Grateful American: A Journey from Self to Service(80)



Backstage at my first Snowball event, I also met Jim Palmersheim, an American Airlines pilot and Operation Desert Shield/Storm veteran who at that time was volunteering in support of the new Military and Veterans Initiatives (MVI) program at American. The airline has done a lot of caring for veterans. AA lost two planes on 9/11, and their representatives were now doing all they could to support our nation’s defenders. American Airlines had supported the first Snowball Express event in 2006 and were supporting it again the following year. An instant friendship sprang up with Jim.

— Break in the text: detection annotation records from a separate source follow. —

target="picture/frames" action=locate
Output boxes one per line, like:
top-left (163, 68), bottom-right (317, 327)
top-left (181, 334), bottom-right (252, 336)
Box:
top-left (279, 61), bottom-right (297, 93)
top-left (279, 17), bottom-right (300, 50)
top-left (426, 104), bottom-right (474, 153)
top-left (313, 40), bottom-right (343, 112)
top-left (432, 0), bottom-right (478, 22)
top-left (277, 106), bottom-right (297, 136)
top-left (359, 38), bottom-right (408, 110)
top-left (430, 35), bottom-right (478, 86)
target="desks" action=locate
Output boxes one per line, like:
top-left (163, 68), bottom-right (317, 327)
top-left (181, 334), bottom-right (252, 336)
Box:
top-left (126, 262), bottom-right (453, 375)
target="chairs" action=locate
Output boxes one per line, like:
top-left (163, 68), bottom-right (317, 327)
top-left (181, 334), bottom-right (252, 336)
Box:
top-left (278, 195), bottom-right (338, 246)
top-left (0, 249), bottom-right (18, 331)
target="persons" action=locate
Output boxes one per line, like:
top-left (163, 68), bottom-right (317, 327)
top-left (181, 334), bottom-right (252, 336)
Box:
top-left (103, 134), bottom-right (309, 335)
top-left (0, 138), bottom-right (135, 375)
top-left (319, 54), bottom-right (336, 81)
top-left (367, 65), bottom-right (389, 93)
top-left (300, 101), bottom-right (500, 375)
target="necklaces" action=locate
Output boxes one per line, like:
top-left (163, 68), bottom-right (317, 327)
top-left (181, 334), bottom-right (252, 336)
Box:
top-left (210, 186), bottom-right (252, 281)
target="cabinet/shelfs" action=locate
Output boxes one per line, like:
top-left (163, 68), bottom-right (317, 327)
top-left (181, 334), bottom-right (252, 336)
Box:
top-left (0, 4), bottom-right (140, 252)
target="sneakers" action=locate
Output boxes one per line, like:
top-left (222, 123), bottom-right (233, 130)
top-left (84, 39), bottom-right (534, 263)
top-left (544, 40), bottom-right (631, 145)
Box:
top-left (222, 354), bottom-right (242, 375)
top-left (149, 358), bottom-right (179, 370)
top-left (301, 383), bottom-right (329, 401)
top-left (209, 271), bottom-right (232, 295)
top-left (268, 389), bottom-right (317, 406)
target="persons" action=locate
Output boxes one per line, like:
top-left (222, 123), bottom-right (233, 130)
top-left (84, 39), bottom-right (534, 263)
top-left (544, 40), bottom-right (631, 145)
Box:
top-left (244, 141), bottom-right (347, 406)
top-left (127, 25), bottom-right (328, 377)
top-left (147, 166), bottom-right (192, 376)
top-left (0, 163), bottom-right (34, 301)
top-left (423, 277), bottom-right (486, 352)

A year later, in 2008, I volunteered my band to do another concert to support an organization called Coalition to Salute America’s Heroes at their event in Orlando, Florida. They serve and support our wounded service members, and I’d begun helping them back in 2004. At this 2008 event, American Airlines was lending travel support. Jim Palmersheim was there and had now become managing director for Military and Veterans Initiatives at American. After the event, he and I sat down for a drink and I told him all about Operation Iraqi Children. Our minds started cooking up an idea, and he arranged for an American Airlines plane to ferry school supplies to Iraq—twenty-two tons of school supplies on that one flight alone. It was a big donation and a big trip. Over the years, AA has done great things for our veterans and for the families of our troops.

From that first event in 2007, I’ve supported Snowball Express every year since. In 2008, I couldn’t bring in my band due to scheduling difficulties, but I still wanted to support the kids. So, on the Snowball Express weekend, after my shoot at CSI: NY finished at 6:00 p.m., I jumped into my car and headed down to Anaheim, where I took pictures with kids and signed autographs, then presented the organization with a donation of $10,000 from Moira and me.

In 2009, the event moved to Dallas, the main hub for American Airlines. A huge group of volunteers and local sponsors got on board, and the cities of Dallas and Fort Worth made available many great things for the kids to do. From 2015 to 2017, my concert for the kids was held in Fort Worth at the Naval Air Station Joint Reserve Base. The entire Snowball Express four-day event includes magic shows, parades, skits, bowling, and face painting. Scholarships are given out to older teens. The most moving part of the event comes when the children march down the street surrounded by cheering residents of Dallas–Fort Worth, each child, upward of fifteen hundred of them, holding a balloon. The children have written messages on the balloons to their fallen parent. The balloons are released into the sky. The messages of love soar into the heavens. Dallas rolled out the red carpet for these children for nine good years, and each year the Dallas volunteers did absolutely everything possible to make sure the children had a great time.

I love this event for the kids so much that in 2018, we brought Snowball Express under the Gary Sinise Foundation umbrella of programs, and moved the event to Walt Disney World Resort in Florida. Dallas is terrific, but to change things up and give the event new life, it was time to move to “the happiest place on earth.” Some one thousand kids and 668 parents and guardians came in 2018, and everybody had a great time.

New children come to Snowball Express each year, and it’s sobering to realize they are not new because they haven’t heard of the program before, but because each year our troops continue to give their lives. When children turn eighteen, they graduate from Snowball to make room for additional children. Each year we see returning children too. It’s moving for me to stand onstage and see these children grow up, year after year, always with the loss of their parent in mind. It never really goes away. Some of the older teens adopt a mentoring attitude, and they take the younger children under their wings and help them through their difficult experiences.

I could not be prouder to be a part of creating opportunities for joy, friendship, and communal healing by connecting families struggling with loss to one another. Together, they share a common bond and can feel part of a bigger family. The children meet and interact with others who understand what they have been through, and help each other through this unique and terrible experience. It cannot be overstated what an event like this can mean to a child who has lost a parent in military service. Struggling with their grief can be overwhelming, and uniting together with hundreds of other children experiencing a similar tragic loss can be the magic that carries them throughout the year.

One of the children’s favorite songs that we do year after year is “Life Is a Highway” by Tom Cochrane, covered by Rascal Flatts and featured in the movie Cars. The song’s got a great up-tempo feeling, and it always sets the crowd dancing. During that song, I always welcome the kids to come up onto the stage with us so they can bop around with the band. Word gets out beforehand, and kids pile up in front of the stage waiting for the moment they know I’ll invite them up. There’s so much joy on their faces during these moments. It’s such a blessing to interact with the kids this way.

At the same time, I’m always reminded of the solemnity embedded in these moments, of the incredible cost represented in the faces of the children who come to this event. I feel for these families so deeply. I hurt. How profoundly grateful we all must become—as individuals, as a nation—when we realize anew the magnitude of the sacrifice given for us. Freedom is never free. Someone has to pay.

Last year, one girl wore a T-shirt to the event with these words printed on the back: “In honor/memory of . . .” and underneath the words was a blank box where kids could write in the name of their fallen hero.